Local estrogen is also effective for treating urogenital symptoms associated with postmenopausal atrophy of the vagina and the lower urinary tract but they do not provide any vasomotor or osteoporosis benefit. Delivery options include an estrogen vaginal ring, which provides approximately 7.5 μg of estradiol per day for 3 months of treatment with each insertion; vaginal estradiol tablets, which provide 25 μg of estradiol per day; and CEE cream, which provides 0.625 mg/g.33–35 Vaginal estradiol tablets are administered daily for 2 weeks and twice weekly thereafter.35 The CEE cream is recommended for use in a cyclic regimen (daily for 21 days followed by 7 days without treatment) with reassessment at 3- to 6-month intervals. Local treatments differ from other low-dose options in that they do not provide any vasomotor or osteoporosis benefit. According to the North American Menopause Society, progestogen is generally not indicated with local administration of low-dose estrogen for vaginal atrophy.36 Data from several studies of low-dose local vaginal estrogen therapy have reported that the risk of endometrial proliferation without the concomitant use of a progestin is low.37,38 However, clinical surveillance for potential endometrial effects in women using local estrogen therapy is recommended, a guideline that reinforces the need for using the lowest effective estrogen dose.

Osteoporosis Prevention

The efficacy of low-dose HT in preventing postmenopausal bone loss has been the focus of numerous studies in recent years. Low doses of HT and lower doses of ET have been shown to effectively prevent bone loss in postmenopausal women.39–41 For example, lower doses of oral ET (0.25 and 0.50 mg/day) reduced bone turnover in healthy women older than 65 years of age to a similar degree as that seen with standard-dose therapy (1.0 mg/day).39

The impact of low-dose HT on BMD and bone turnover also has been evaluated in younger postmenopausal women at risk for rapid bone loss.40,41 In the 2-year osteoporosis substudy of the Women's Health, Osteoporosis, Progestin, Estrogen study, low doses of CEE alone (CEE 0.45 mg/day and CEE 0.3 mg/day) and CEE plus MPA (CEE 0.45, MPA 1.5 mg/day and CEE 0.3, MPA 1.5 mg/day) effectively increased BMD and total bone mineral content and reduced markers of bone turnover in postmenopausal women within 4 years of their last menstrual period.40 Addition of MPA 2.5 mg/day to CEE 0.625 or 0.45 mg/day increased spinal BMD in all groups compared with CEE alone.
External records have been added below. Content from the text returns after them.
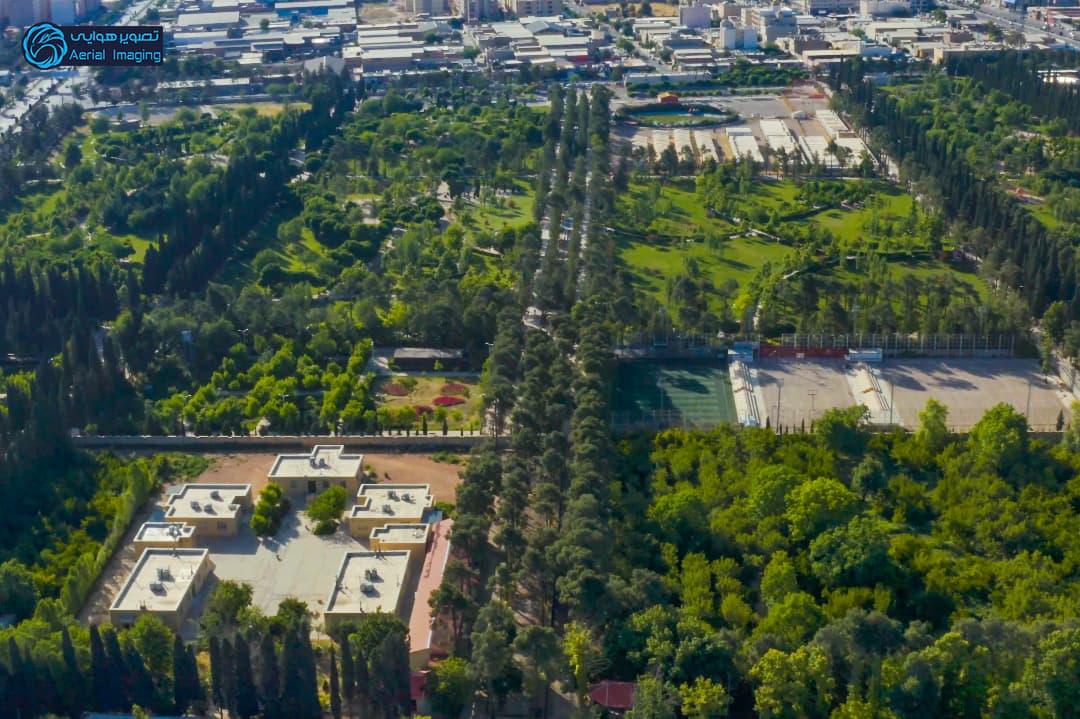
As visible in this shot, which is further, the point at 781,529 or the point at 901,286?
the point at 901,286

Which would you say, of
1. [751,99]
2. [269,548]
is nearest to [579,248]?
[269,548]

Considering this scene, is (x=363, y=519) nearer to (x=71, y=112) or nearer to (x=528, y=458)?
(x=528, y=458)

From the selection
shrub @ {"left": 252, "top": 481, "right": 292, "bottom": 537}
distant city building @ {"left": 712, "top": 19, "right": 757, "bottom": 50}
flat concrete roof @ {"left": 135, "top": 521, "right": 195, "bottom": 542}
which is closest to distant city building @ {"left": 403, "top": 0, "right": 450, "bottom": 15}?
distant city building @ {"left": 712, "top": 19, "right": 757, "bottom": 50}

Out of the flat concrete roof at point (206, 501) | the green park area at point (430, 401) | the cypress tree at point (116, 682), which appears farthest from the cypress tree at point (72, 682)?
the green park area at point (430, 401)

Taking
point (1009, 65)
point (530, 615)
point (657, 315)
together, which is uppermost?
point (1009, 65)

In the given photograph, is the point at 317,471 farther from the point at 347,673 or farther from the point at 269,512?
the point at 347,673

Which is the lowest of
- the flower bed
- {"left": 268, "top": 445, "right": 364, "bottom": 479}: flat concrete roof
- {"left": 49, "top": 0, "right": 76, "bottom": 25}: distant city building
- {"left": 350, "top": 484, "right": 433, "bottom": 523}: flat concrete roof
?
{"left": 350, "top": 484, "right": 433, "bottom": 523}: flat concrete roof

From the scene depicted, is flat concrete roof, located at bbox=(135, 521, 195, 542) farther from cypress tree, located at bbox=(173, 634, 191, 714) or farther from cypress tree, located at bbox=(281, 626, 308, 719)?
cypress tree, located at bbox=(281, 626, 308, 719)
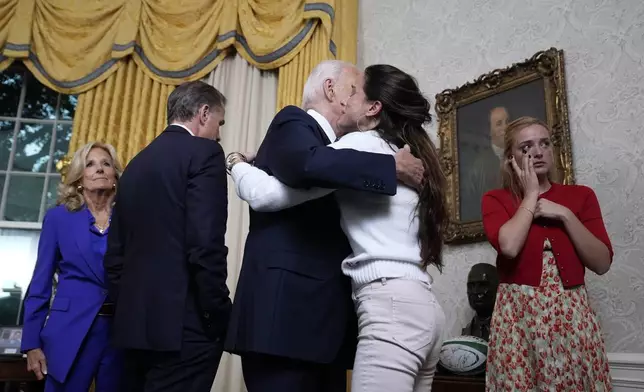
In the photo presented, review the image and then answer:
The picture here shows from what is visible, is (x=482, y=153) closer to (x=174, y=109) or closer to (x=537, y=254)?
(x=537, y=254)

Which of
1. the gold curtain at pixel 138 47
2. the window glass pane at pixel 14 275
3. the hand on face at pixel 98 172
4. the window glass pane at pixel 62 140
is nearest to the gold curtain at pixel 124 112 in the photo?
the gold curtain at pixel 138 47

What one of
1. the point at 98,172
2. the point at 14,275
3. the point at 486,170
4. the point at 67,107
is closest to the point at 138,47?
the point at 67,107

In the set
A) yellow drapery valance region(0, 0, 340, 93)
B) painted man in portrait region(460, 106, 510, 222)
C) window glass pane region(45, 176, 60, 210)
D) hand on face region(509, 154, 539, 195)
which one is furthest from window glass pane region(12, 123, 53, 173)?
hand on face region(509, 154, 539, 195)

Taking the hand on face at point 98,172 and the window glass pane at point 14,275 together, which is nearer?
the hand on face at point 98,172

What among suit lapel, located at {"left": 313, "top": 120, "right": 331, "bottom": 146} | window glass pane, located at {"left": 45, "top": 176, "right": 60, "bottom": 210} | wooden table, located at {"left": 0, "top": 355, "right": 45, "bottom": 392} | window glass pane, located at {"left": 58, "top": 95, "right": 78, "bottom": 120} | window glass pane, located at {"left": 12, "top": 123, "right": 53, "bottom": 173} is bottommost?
wooden table, located at {"left": 0, "top": 355, "right": 45, "bottom": 392}

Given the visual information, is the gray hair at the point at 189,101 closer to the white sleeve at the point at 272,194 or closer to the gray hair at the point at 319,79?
the gray hair at the point at 319,79

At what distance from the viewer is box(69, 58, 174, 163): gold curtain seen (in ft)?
12.9

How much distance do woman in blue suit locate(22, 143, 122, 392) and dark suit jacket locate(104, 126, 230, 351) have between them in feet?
1.41

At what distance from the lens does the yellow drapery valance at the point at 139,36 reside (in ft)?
13.1

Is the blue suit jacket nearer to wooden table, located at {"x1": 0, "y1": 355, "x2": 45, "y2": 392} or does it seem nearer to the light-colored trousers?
wooden table, located at {"x1": 0, "y1": 355, "x2": 45, "y2": 392}

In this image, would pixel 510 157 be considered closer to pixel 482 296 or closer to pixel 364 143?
pixel 482 296

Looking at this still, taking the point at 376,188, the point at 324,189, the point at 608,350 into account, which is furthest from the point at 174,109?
the point at 608,350

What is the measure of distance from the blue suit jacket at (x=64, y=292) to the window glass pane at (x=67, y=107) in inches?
96.4

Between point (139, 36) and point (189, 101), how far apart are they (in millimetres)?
2561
Speroff et al41 also evaluated the impact of various low doses of ethinyl estradiol (EE) with or without NETA in women within 5 years of menopause. Regimens with EE/NETA produced significant dose-related increases in BMD that were greater than those observed with unopposed EE therapy.41 After 24 months, increases in BMD with EE/NETA ranged from 5% to 6% compared with 0% to 3% with unopposed EE.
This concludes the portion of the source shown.